JOB
Lay out the rows below as a JSON list of strings, with one string per line and no blank lines. Omit the pictures, keeping only the text.

[Opening EXCERPTED RECORDS section]

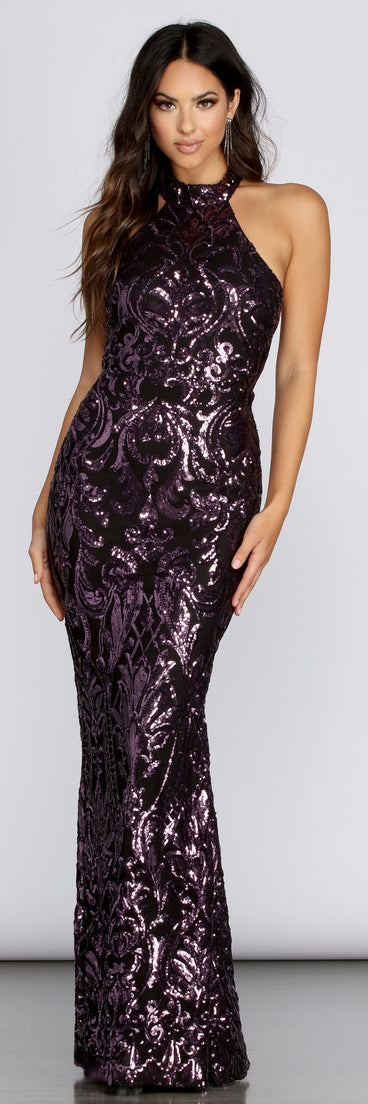 Everleigh Formal Sequin Scroll Dress creates the perfect summer wedding guest dress or cocktail party dresss with stylish details in the latest trends for 2023!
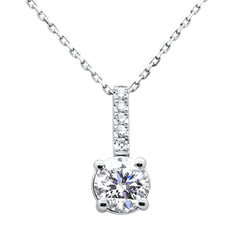 SPECIAL!1.10ct G SI 14K White Gold Round Diamond Solitare Pendant 18" Long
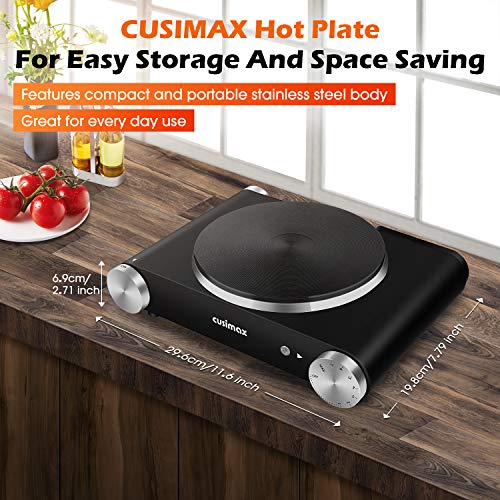 CUSIMAX Black Electric Hot Plate Stove 1500W Portable Single Burner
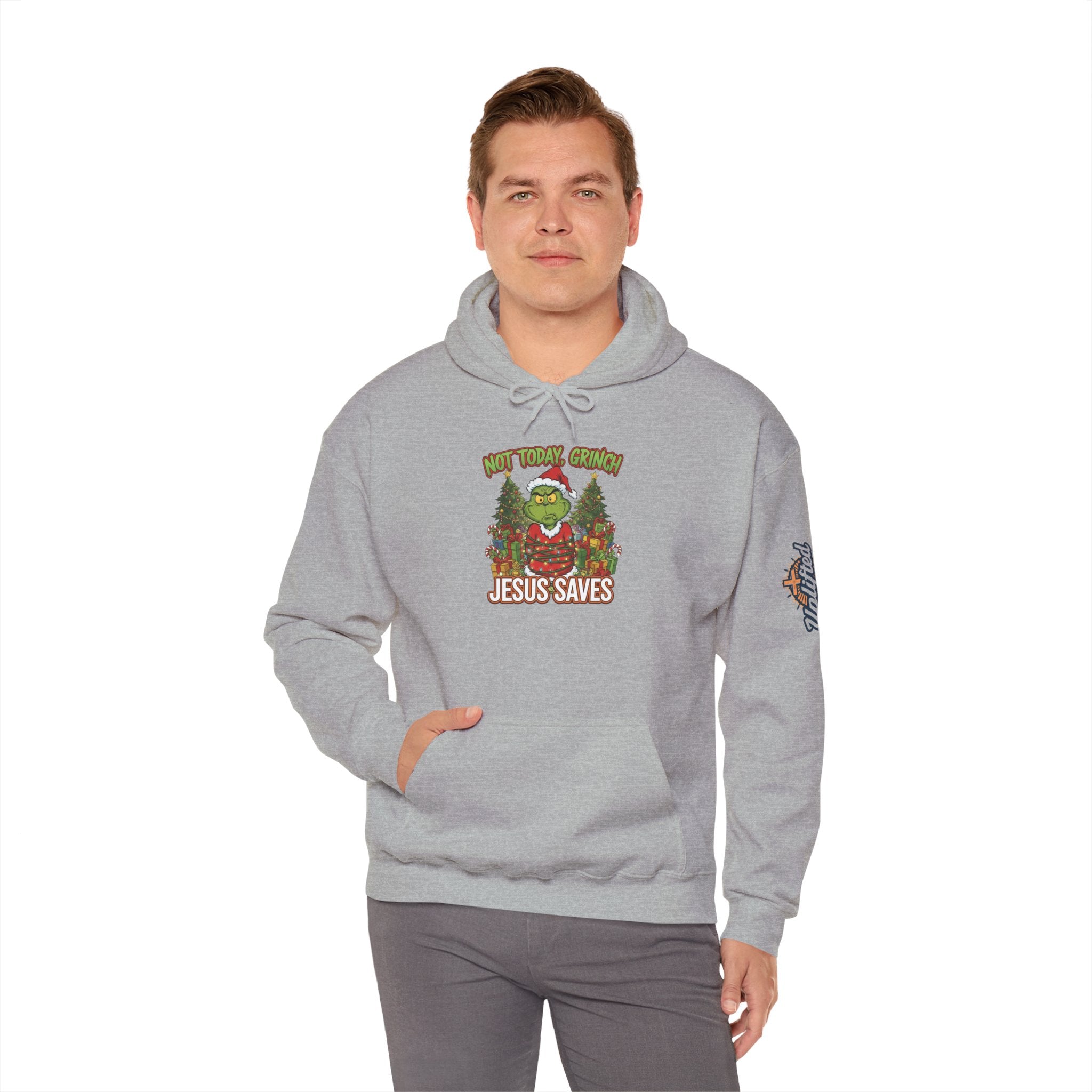 🎄 Not Today, Grinch – Jesus Saves | Funny Christian Christmas Hoodie | Sulking Grinch & Glowing Cross | Bold Neon Faith Tee by Uplifted Gear Printify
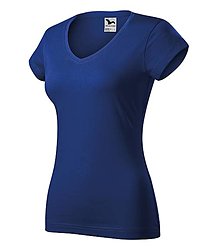 Polotovary - Dámske tričko FIT V-NECK kráľovská modrá 05 - 15704804_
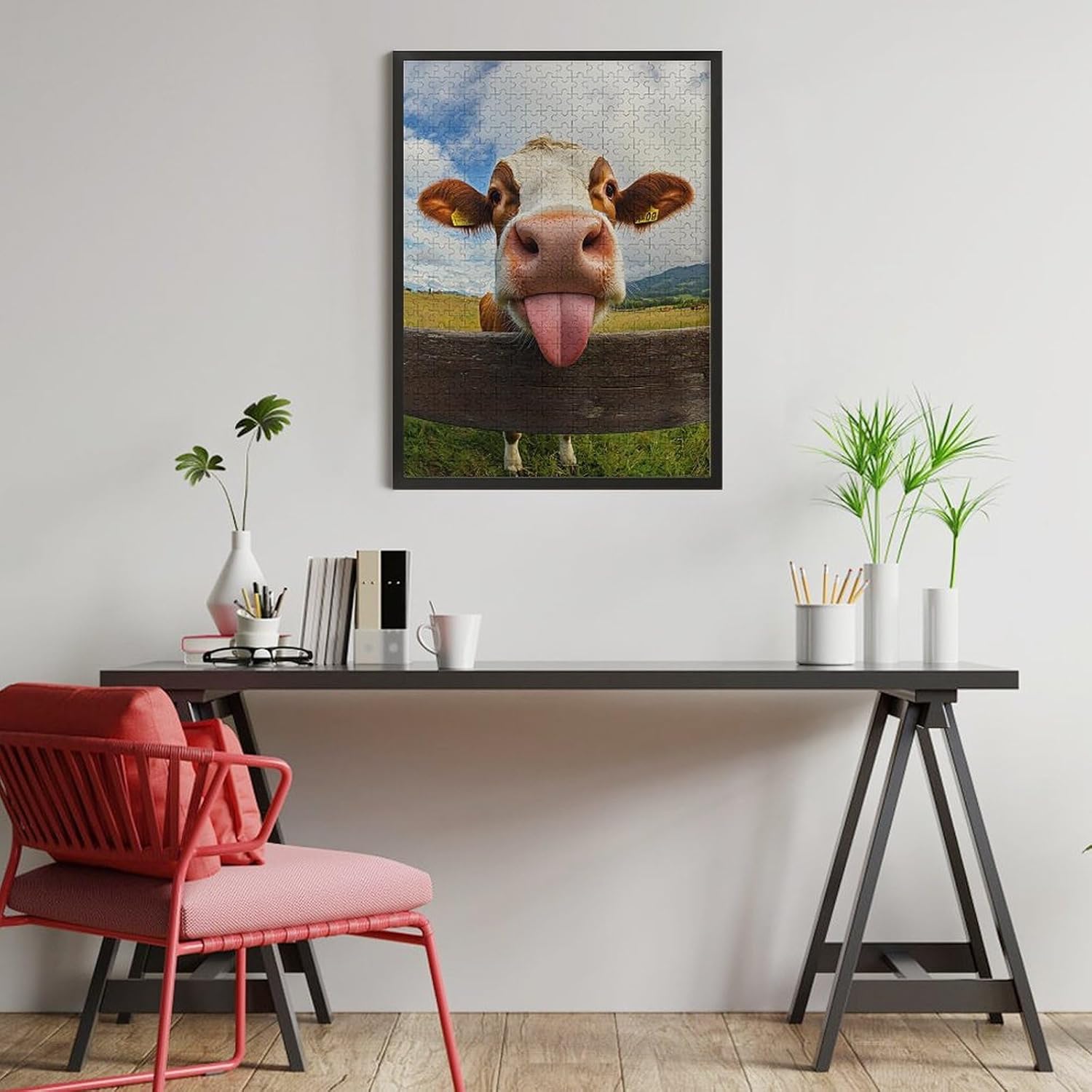 Cow Funny Tongue Funny Wooden Jigsaw Puzzle Vertical Picture Puzzles Gifts for Women Men 300/500/1000 Pieces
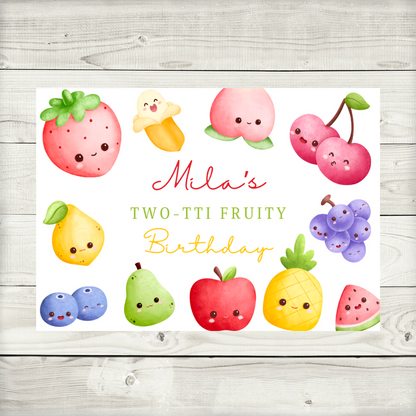 Rectangle Stickers | Fruit Birthday Party Stickers | Party Bag Stickers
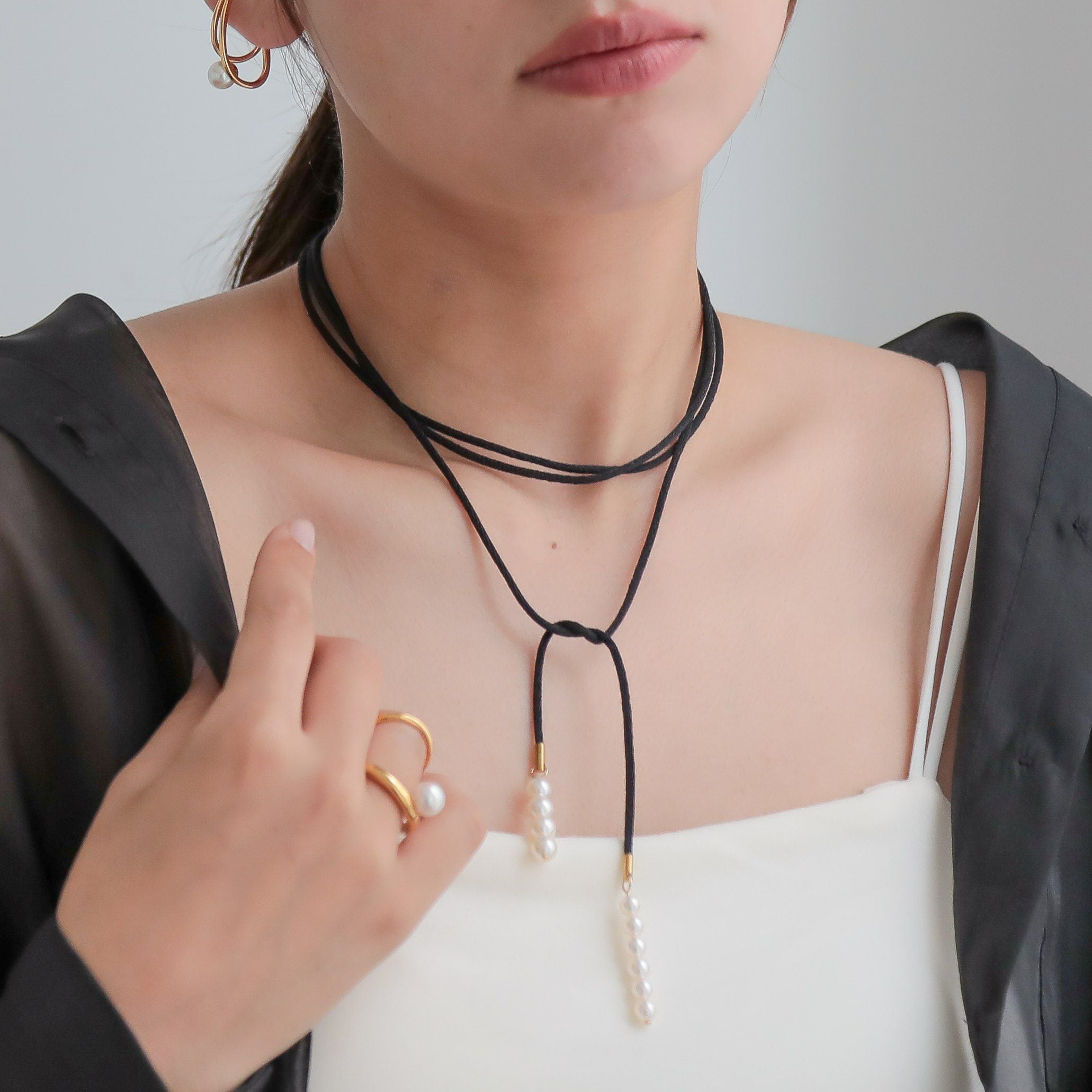 Supple あこや真珠 チョーカー 5.5-7.0mm コットンサテン | WSP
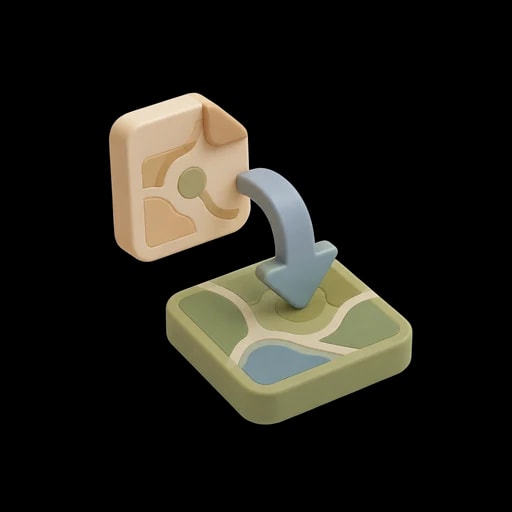 Three-dimensional illustration of importing a map from a QGIS file. Generated by AI.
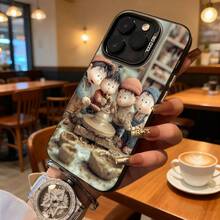Funda de Teléfono Transparente con Personajes de Dibujos Animados Diseño de Cerámica para iPhone 14 Pro Max y  Galaxy S23 Plus Opción de Regalo Ideal para Todas las Estaciones - Negro - Ver 7
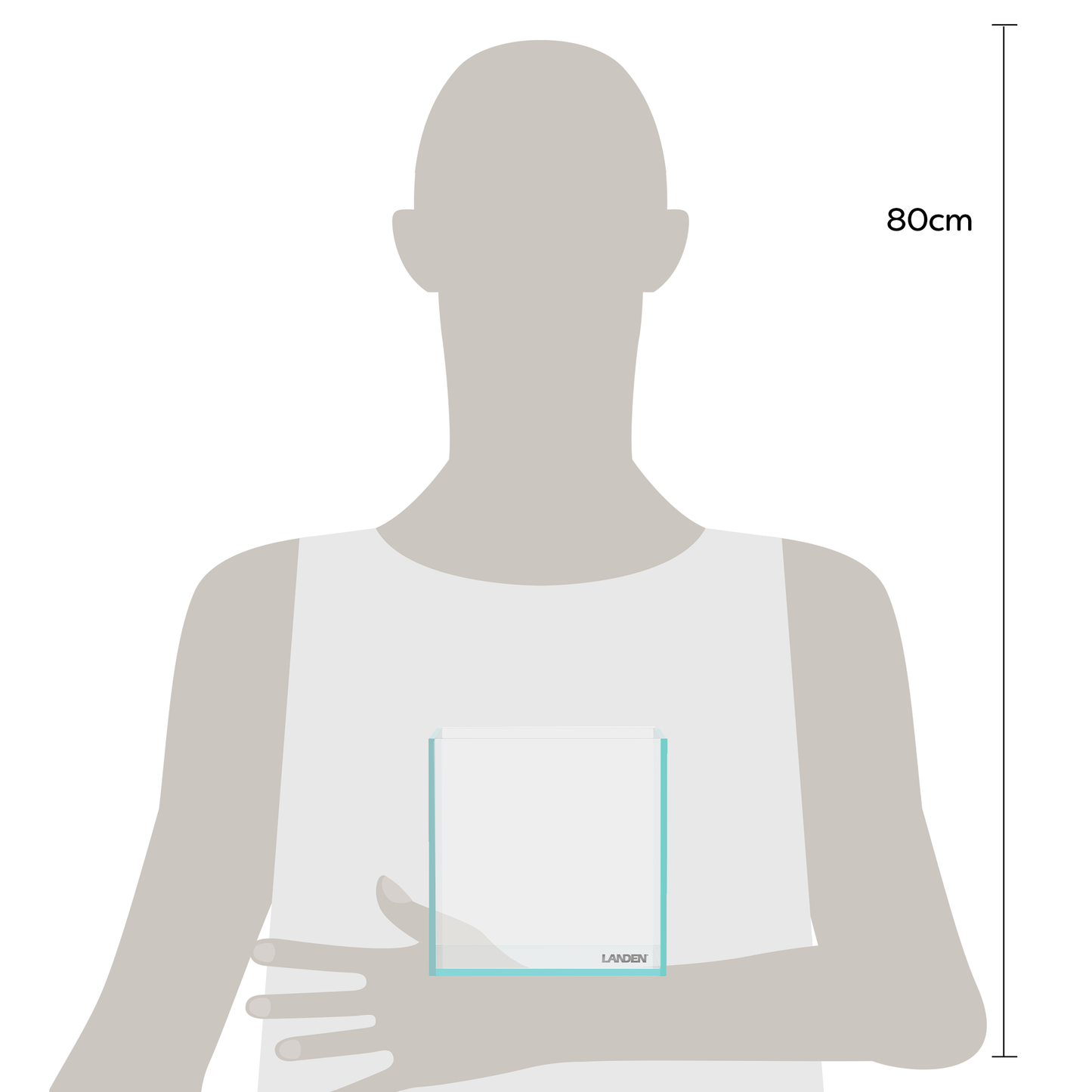 LANDEN 15C 0.8 Gallon Cube Aquarium Tank，W5.9×D5.9×H5.9 in(15x15x15cm) 4mm Thickness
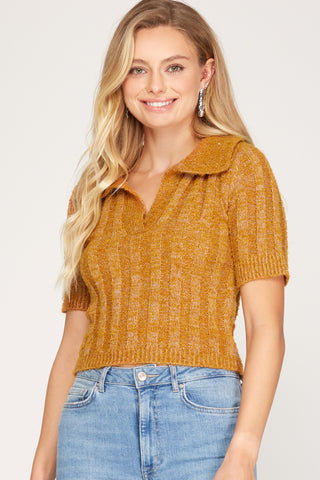 Short Sleeve Collared Cropped Knit Sweater Top – Caramel, Grey, or Cream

[Closing EXCERPTED RECORDS section]

SOLUTION BELOW
[
  " Everleigh Formal Sequin Scroll Dress creates the perfect summer wedding guest dress or cocktail party dresss with stylish details in the latest trends for 2023!",
  " SPECIAL!1.10ct G SI 14K White Gold Round Diamond Solitare Pendant 18\" Long",
  " CUSIMAX Black Electric Hot Plate Stove 1500W Portable Single Burner",
  " 🎄 Not Today, Grinch – Jesus Saves | Funny Christian Christmas Hoodie | Sulking Grinch & Glowing Cross | Bold Neon Faith Tee by Uplifted Gear Printify",
  " Polotovary - Dámske tričko FIT V-NECK kráľovská modrá 05 - 15704804_",
  " Cow Funny Tongue Funny Wooden Jigsaw Puzzle Vertical Picture Puzzles Gifts for Women Men 300/500/1000 Pieces",
  " Rectangle Stickers | Fruit Birthday Party Stickers | Party Bag Stickers",
  " Supple あこや真珠 チョーカー 5.5-7.0mm コットンサテン | WSP",
  " Three-dimensional illustration of importing a map from a QGIS file. Generated by AI.",
  "Funda de Teléfono Transparente con Personajes de Dibujos Animados Diseño de Cerámica para iPhone 14 Pro Max y  Galaxy S23 Plus Opción de Regalo Ideal para Todas las Estaciones - Negro - Ver 7",
  " LANDEN 15C 0.8 Gallon Cube Aquarium Tank，W5.9×D5.9×H5.9 in(15x15x15cm) 4mm Thickness",
  " Short Sleeve Collared Cropped Knit Sweater Top – Caramel, Grey, or Cream"
]